Jobs>
A) List every factor that the text on quasi-experimental designs says may influence how or if participants are assigned to a treatment condition.
B) Pick up the text on quasi-experimental designs at the point where it stops and continue it.

Page text>
In an experiment with random assignment, study units have the same chance of being assigned to a given treatment condition. As such, random assignment ensures that both the experimental and control groups are equivalent.  In a quasi-experimental design, assignment to a given treatment condition is based on something other than random assignment. Depending on the type of quasi-experimental design, the researcher might have control over assignment to the treatment condition but use some criteria other than random assignment (e.g., a cutoff score) to determine which participants receive the treatment, or the researcher may have no control over the treatment condition assignment and the criteria used for assignment may be unknown. Factors such as cost, feasibility, political concerns, or convenience may influence how or if participants are assigned to a given treatment conditions, and as such, quasi-experiments are subject to concerns regarding internal validity (i.e., can the results of the experiment be used to make a causal inference?).

Quasi-experiments are also effective because they use the "pre-post testing". This means that there are tests done before any data are collected to see if there are any person confounds or if any participants have certain tendencies. Then the actual experiment is done with post test results recorded. This data can be compared as part of the study or the pre-test data can be included in an explanation for the actual experimental data. Quasi experiments have independent variables that already exist such as age, gender, eye color. These variables can either be continuous (age) or they can be categorical (gender). In short, naturally occurring variables are measured within quasi experiments.

There are several types of quasi-experimental designs, each with different strengths, weaknesses and applications. These designs include (but are not limited to):
Difference in differences (pre-post with-without comparison)

Entries shown>

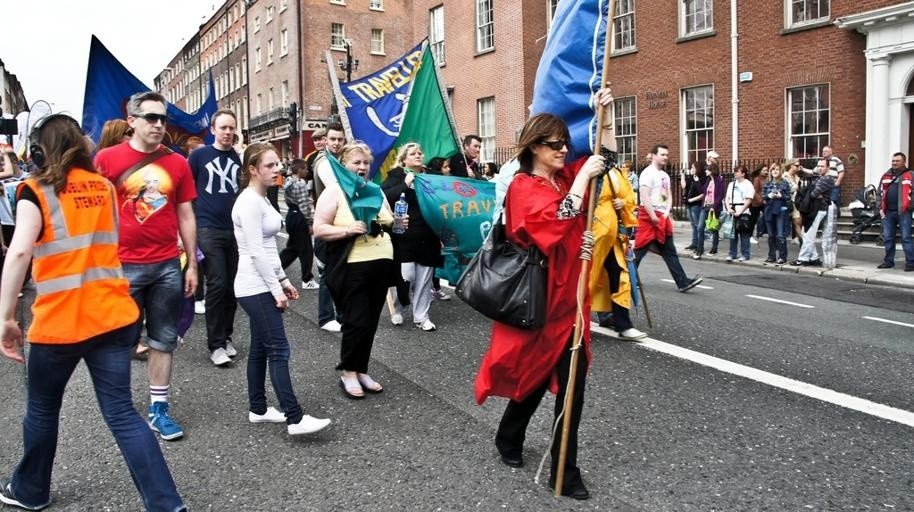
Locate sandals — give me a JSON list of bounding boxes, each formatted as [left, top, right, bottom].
[[357, 372, 384, 393], [339, 374, 364, 398]]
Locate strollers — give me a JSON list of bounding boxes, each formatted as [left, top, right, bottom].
[[849, 184, 885, 247]]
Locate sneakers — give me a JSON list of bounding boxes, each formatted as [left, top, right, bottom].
[[679, 275, 703, 292], [685, 245, 821, 266], [598, 315, 614, 332], [431, 288, 451, 301], [618, 328, 648, 340], [416, 319, 437, 331], [223, 339, 237, 357], [249, 406, 287, 423], [320, 319, 341, 333], [0, 477, 53, 510], [301, 278, 320, 290], [193, 300, 206, 315], [147, 401, 184, 440], [210, 347, 232, 366], [749, 236, 759, 244], [287, 414, 331, 436]]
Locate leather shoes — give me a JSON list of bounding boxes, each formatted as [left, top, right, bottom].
[[877, 261, 891, 268], [391, 311, 403, 327], [502, 455, 523, 468], [571, 479, 589, 499], [904, 265, 914, 271]]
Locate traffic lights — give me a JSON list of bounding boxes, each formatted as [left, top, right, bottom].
[[288, 103, 296, 138]]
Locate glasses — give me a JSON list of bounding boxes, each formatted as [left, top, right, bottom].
[[123, 129, 133, 137], [135, 112, 167, 124], [540, 139, 570, 150]]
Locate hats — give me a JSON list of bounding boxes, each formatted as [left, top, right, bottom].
[[706, 150, 719, 159], [786, 158, 799, 166], [310, 128, 326, 138]]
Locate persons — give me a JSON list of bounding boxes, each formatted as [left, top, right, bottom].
[[3, 93, 706, 509], [680, 146, 844, 269], [877, 152, 914, 271]]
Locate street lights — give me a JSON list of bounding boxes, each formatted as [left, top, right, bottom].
[[162, 65, 191, 116]]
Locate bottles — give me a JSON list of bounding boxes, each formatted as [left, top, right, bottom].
[[391, 193, 408, 235], [624, 233, 636, 263], [772, 184, 778, 195]]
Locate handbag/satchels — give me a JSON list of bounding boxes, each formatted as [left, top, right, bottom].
[[705, 210, 721, 231], [722, 211, 736, 240], [454, 171, 547, 331], [731, 213, 755, 235]]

Final results>
A)
- Cost
- Feasibility
- Political concerns
- Convenience

B)
Nonequivalent control groups design
no-treatment control group designs
nonequivalent dependent variables designs
removed treatment group designs
repeated treatment designs
reversed treatment nonequivalent control groups designs
cohort designs
post-test only designs
regression continuity designs
Regression discontinuity design
Case-control design
time-series designs
multiple time series design
interrupted time series design
propensity score matching
instrumental variables
Panel analysis

Of all of these designs, the regression discontinuity design comes the closest to the experimental design, as the experimenter maintains control of the treatment assignment and it is known to "yield an unbiased estimate of the treatment effects". It does, however, require large numbers of study participants and precise modeling of the functional form between the assignment and the outcome variable, in order to yield the same power as a traditional experimental design.

Though quasi-experiments are sometimes shunned by those who consider themselves to be experimental purists (leading Donald T. Campbell to coin the term “queasy experiments” for them), they are exceptionally useful in areas where it is not feasible or desirable to conduct an experiment or randomized control trial.  Such instances include evaluating the impact of public policy changes, educational interventions or large scale health interventions. The primary drawback of quasi-experimental designs is that they cannot eliminate the possibility of confounding bias, which can hinder one's ability to draw causal inferences. This drawback is often used as an excuse to discount quasi-experimental results. However, such bias can be controlled for by using various statistical techniques such as multiple regression, if one can identify and measure the confounding variable(s). Such techniques can be used to model and partial out the effects of confounding variables techniques, thereby improving the accuracy of the results obtained from quasi-experiments. Moreover, the developing use of propensity score matching to match participants on variables important to the treatment selection process can also improve the accuracy of quasi-experimental results.
In fact, data derived from quasi-experimental analyses has been shown to closely match experimental data in certain cases, even when different criteria were used. In sum, quasi-experiments are a valuable tool, especially for the applied researcher. On their own, quasi-experimental designs do not allow one to make definitive causal inferences; however, they provide necessary and valuable information that cannot be obtained by experimental methods alone. Researchers, especially those interested in investigating applied research questions, should move beyond the traditional experimental design and avail themselves of the possibilities inherent in quasi-experimental designs.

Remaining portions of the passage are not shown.